Select Page

Neither company crushed Wall Street earnings expectations, but both reported good enough news in a very tough environment.

I own PepsiCo in my long-term 50 Stocks Portfolio, where it was up 220.4% from my initial December 30, 2008 pick as of the close on April 26. I will add the stock to my 12-18 month Jubak Picks Portfolio tomorrow, April 27, with a target price of $190 a share. The stock pays a 2.47% dividend.

I own shares of Coca-Cola in my Jubak Picks Portfolio, where it was up 29.8% from my February 19, 2021 pick, and in my Dividend Portfolio, where it was up 41.75% from my May 1, 2020 pick. (The stock pays a dividend of 2.67%.) Tomorrow, April 27, I will add shares of Coca-Cola to my long-term 50 Stocks Portfolio. In addition I will raise the target price on Coca-Cola in my Jubak Picks Portfolio to $78 from the current $56 a share.

First up PepsiCo earnings. The company posted core earnings of $1.29 a share, beating estimates of $1.23 a share. Revenue rose more than 9% to $16.2 billion, higher than forecasts for $15.5 billion. Organic revenue growth at PepsiCo was 13.7% in the quarter. The company said it expects inflation in the cost of its ingredients to cut that earnings growth in the remainder of 2022. Full-year organic revenue will increase by 8% (versus a previous forecast of 6%), the company projects, and core constant currency earnings per share will grow by 8%.

The company said it expects core earnings in 2022 of $6.63 a share, a 6% increase from last year. It is also planning to return approximately $7.7 billion to shareholders in the form of $6.2 billion in dividends and $1.5 billion in stock buybacks.

Second up Coca-Cola earnings. Coke’s organic revenue, which strips out currency swings as well as acquisitions or divestitures, rose 18% in the quarter as unit case volume rose 8%. The company was able to offset a 17% increase in the cost of goods sold by raising prices and finding savings in marketing and packaging. Coke’s operating income increased 25% to $3.41 billion from a year earlier. For the quarter, Coke posted a profit of $2.78 billion, or 64 cents a share, compared with $2.25 billion a year earlier. Analysts were expecting earnings of 58 cents a share. Sales rose 16% to $10.49 billion. Analysts were looking for $9.83 billion.

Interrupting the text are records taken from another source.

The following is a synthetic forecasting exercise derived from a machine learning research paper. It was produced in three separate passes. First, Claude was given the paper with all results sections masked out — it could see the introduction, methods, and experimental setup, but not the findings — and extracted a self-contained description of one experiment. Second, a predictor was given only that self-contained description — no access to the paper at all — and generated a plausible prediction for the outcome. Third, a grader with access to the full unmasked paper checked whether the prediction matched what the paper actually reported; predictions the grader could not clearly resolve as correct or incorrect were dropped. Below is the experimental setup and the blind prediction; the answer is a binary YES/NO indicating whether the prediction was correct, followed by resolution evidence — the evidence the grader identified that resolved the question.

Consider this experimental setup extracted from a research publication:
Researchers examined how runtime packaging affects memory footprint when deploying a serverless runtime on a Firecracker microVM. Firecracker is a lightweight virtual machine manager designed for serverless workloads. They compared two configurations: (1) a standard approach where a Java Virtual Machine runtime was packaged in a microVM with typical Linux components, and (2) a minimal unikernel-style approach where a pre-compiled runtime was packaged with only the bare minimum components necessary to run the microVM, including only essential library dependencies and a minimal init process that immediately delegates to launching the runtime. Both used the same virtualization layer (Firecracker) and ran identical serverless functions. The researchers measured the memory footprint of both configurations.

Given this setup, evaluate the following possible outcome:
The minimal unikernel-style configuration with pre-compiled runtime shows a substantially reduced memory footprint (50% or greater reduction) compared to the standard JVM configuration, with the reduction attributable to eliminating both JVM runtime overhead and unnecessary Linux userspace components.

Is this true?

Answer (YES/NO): NO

The company did not raise its earnings guidance for the year. CEO James Quincey called the 2022 recovery “asynchronous.” The company expects sales at stadiums, movie theaters, and restaurants to rebound as more consumers grow comfortable going out amid waning pandemic restrictions. But operating conditions–namely inflation–will be more challenging than expected.

Increasing my portfolio exposure to these two consumer staples giants is in line with my expectations that the economy will face dual challenges over at least the next 12 months from high inflation and slowing growth as the Federal Reserve raises interest rates to damp inflation. (Along this theme I recently added shares of the Consumer Staples Select Sector SPDR ETF (XLP) to my Perfect Five ETF Portfolio on The shares of big consumer companies with pricing power do better than the market as a whole during that kind of economy. I also like the season effect (post-Pandemic) for these companies as warmer weather increases consumer activity and thirst.